Source records
···

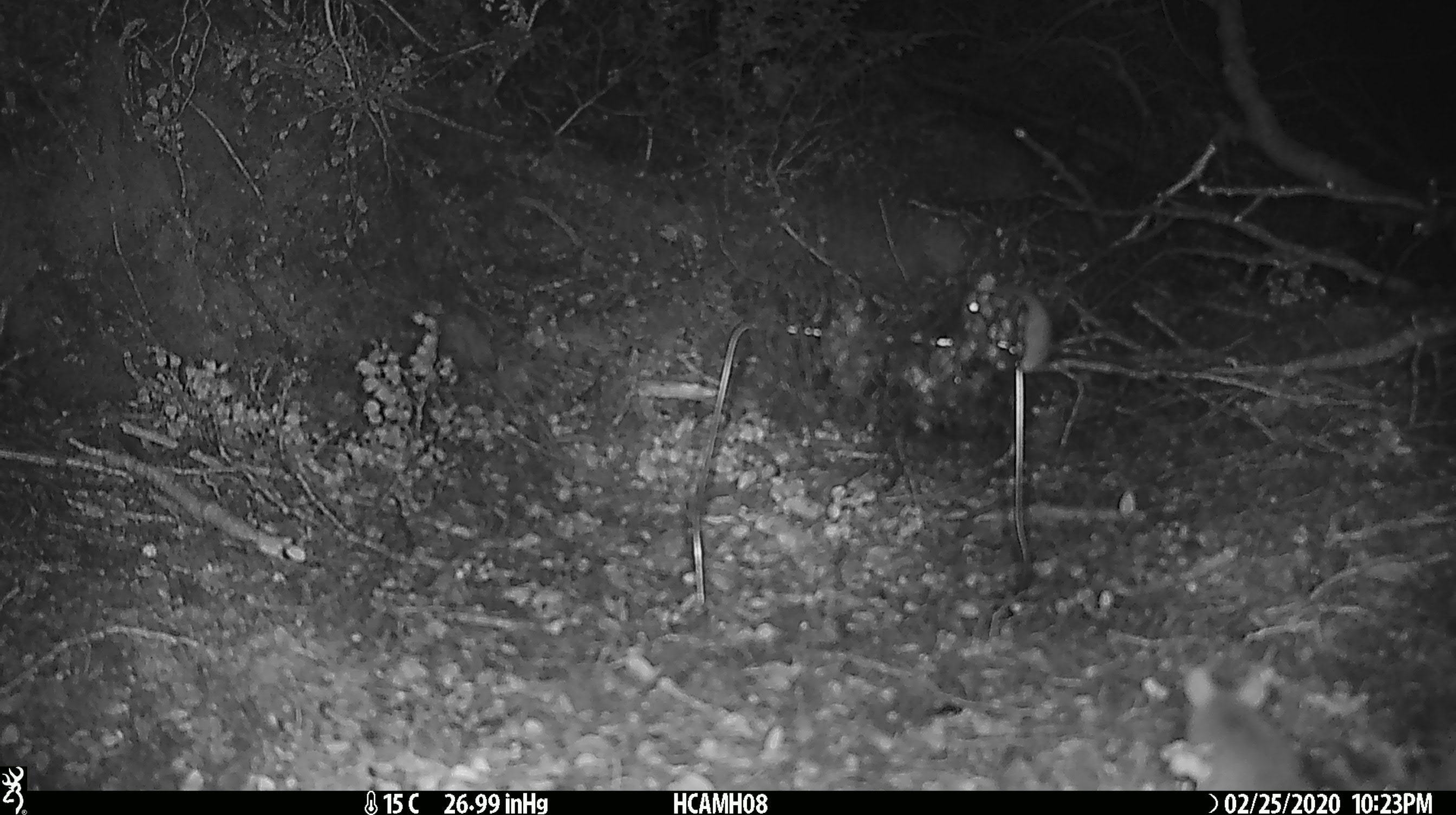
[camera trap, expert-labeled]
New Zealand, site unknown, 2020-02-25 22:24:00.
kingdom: Animalia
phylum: Chordata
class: Mammalia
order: Rodentia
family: Muridae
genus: Mus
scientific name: Mus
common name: mouse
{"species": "mouse (Mus)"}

···

• **Aim of the task**
Return the lines of the data above in full and exactly, with no pictures.

• **The answer**
[camera trap, expert-labeled]
New Zealand, site unknown, 2020-02-25 22:24:00.
kingdom: Animalia
phylum: Chordata
class: Mammalia
order: Rodentia
family: Muridae
genus: Mus
scientific name: Mus
common name: mouse
{"species": "mouse (Mus)"}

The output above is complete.